=== Document segment ===

So, this raises many questions - are we responsible for what we do?
At the age when we're old enough and informed enough to make educated decisions, I think we're old enough to be responsible for them, but it depends on the situation. For example - at around age 12 we should know some basic morals, such as that stealing is wrong, and then choose to never do it, no matter the situation. But it's not until we're almost 20 (I'll say 18, since that's the voting age in my country) that we can make more intricate decisions, such as who to vote for in an election.At what age do we become responsible for what we do?
Hm, it depends. I think that If we influence someone's actions in a definite way, then we have some responsiblilty for them. However, unless we coerced them into doing it somehow, we can only assume little to no responsiblilty for their actions.Are we responsible for what others do? To what extent?
I agree with everything here. (:Personally, I feel the answer is no. Let's take a very sensitive topic for this - a young person kills themselves due to bullying. Now, the instant response would be the bullies are responsible. However, I have many points to address here.
1) They cannot be singled out in 'responsibility'. While it is primarily their fault no one did anything to stop it in the community, say a school, so bystanders also hold some blame. And I'm going to be very risky here and say that yes, if the victim didn't do anything they are somewhat responsible. However, that is where we draw the line between responsibility and fault. It is not the victim's fault, but they are partly responsible if they did nothing. The bullies were responsible, however in their case, yes, it's their fault as they chose to do something wrong. This can also be debated however to what makes a bully bully however I'm going to leave that bit out.
2) To what extent are they responsible or to blame? Well, this is kinda my main point here - although the bullies gave this person the feelings to make them want to kill themselves, which makes them responsible, they are also not responsible in a way as we cannot control each other's actions. They did not make the victim kill themselves, that was the victim's conscious choice. The bullies are only responsible for the feelings the victim had, not how the victim dealt with them.
Merging the bully and the murderer examples: If the murderer-to-be's kin stood by and watched while the he/she developed violent/abusive tendencies, or demonstrated hate toward a specific group of people/single person, or even received hints that they might commit the murder, then they too are responsible, in the same way a bystander is partly responsible, if they sit back and watch the bullying happen.Someone murder's another person - the victim has never met the murderer in their lives. This is more for those who believe we are all responsible for each other's actions. No one would suspect the murderer of being a killer, and they had a happy life before they committed the murder. Obviously, the murderer is responsible, and imo how can the rest of the community be responsible for this? It effects them but they aren't responsible for the murder.

=== Entries shown ===

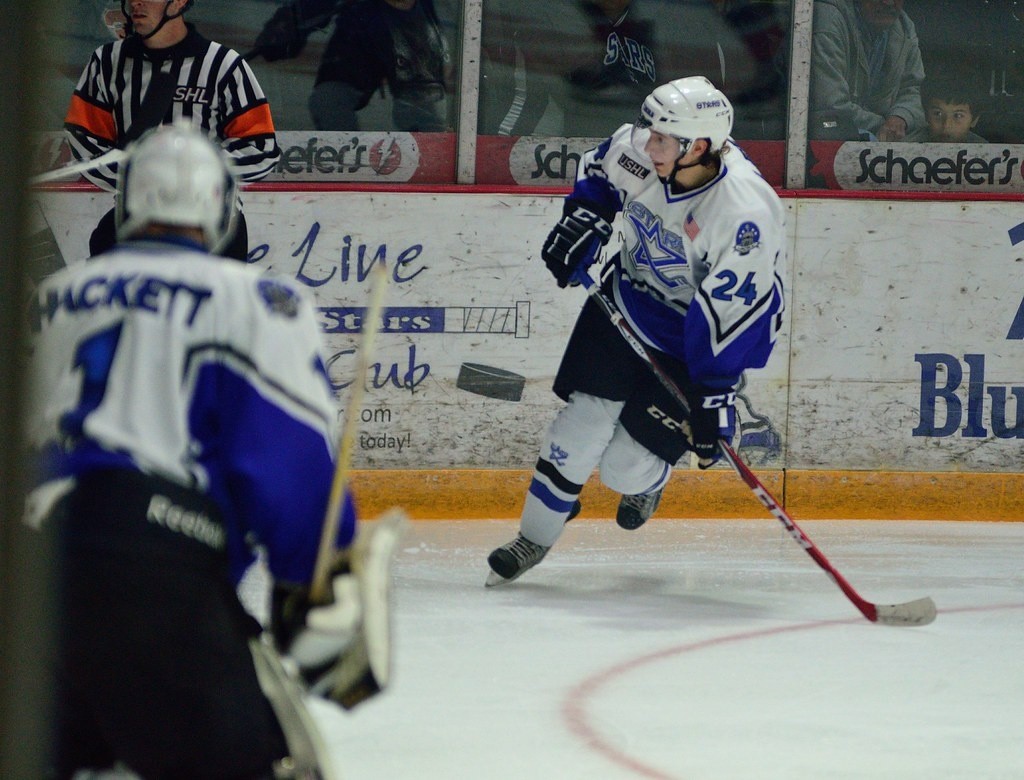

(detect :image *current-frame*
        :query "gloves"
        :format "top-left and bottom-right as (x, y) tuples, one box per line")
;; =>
(678, 386), (737, 470)
(541, 196), (616, 290)
(268, 553), (360, 670)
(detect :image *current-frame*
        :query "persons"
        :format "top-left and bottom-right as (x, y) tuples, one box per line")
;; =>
(485, 76), (786, 588)
(478, 0), (791, 139)
(807, 0), (928, 145)
(63, 0), (280, 262)
(22, 118), (362, 780)
(900, 68), (992, 145)
(257, 0), (452, 132)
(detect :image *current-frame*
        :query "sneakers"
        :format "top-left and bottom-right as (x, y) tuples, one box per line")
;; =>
(484, 532), (551, 588)
(616, 485), (664, 531)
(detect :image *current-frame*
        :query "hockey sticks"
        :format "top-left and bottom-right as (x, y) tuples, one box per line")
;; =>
(304, 272), (389, 596)
(582, 271), (938, 629)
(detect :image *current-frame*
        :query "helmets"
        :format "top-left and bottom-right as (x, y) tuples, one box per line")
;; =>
(638, 75), (734, 167)
(113, 118), (237, 252)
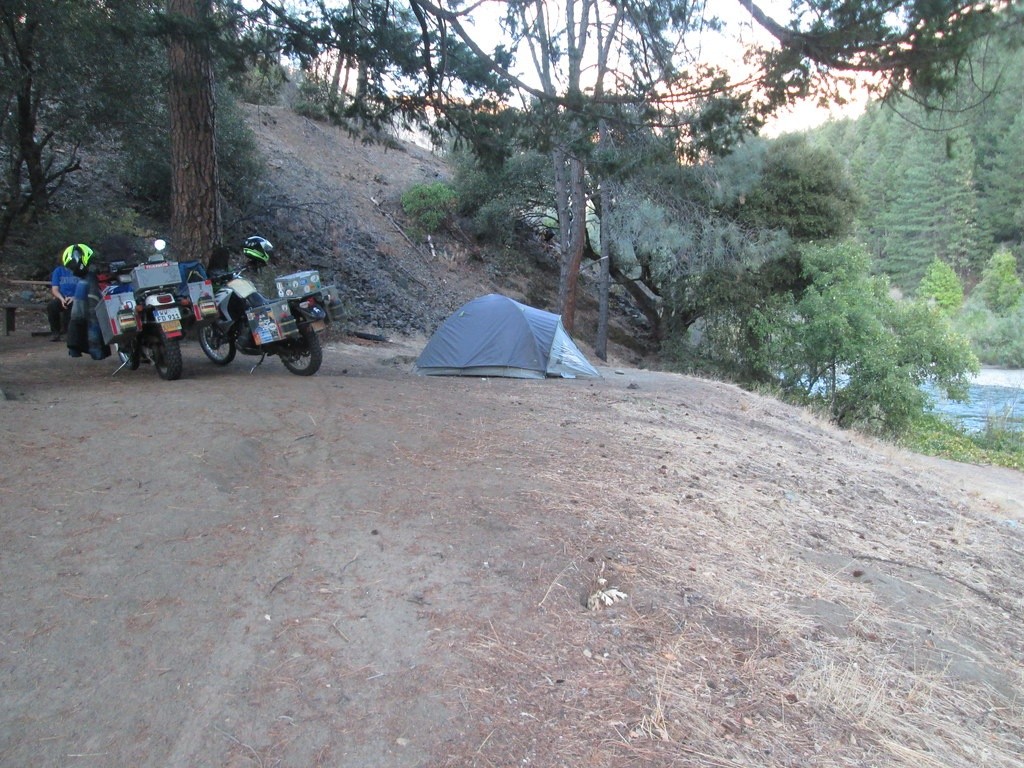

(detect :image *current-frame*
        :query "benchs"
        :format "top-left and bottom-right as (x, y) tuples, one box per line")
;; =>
(0, 303), (48, 336)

===

Work order: Please output the passage of the responsibility discussion above, starting at "At the age when" and ending at "To what extent?".

Solution to this exercise:
At the age when we're old enough and informed enough to make educated decisions, I think we're old enough to be responsible for them, but it depends on the situation. For example - at around age 12 we should know some basic morals, such as that stealing is wrong, and then choose to never do it, no matter the situation. But it's not until we're almost 20 (I'll say 18, since that's the voting age in my country) that we can make more intricate decisions, such as who to vote for in an election.At what age do we become responsible for what we do?
Hm, it depends. I think that If we influence someone's actions in a definite way, then we have some responsiblilty for them. However, unless we coerced them into doing it somehow, we can only assume little to no responsiblilty for their actions.Are we responsible for what others do? To what extent?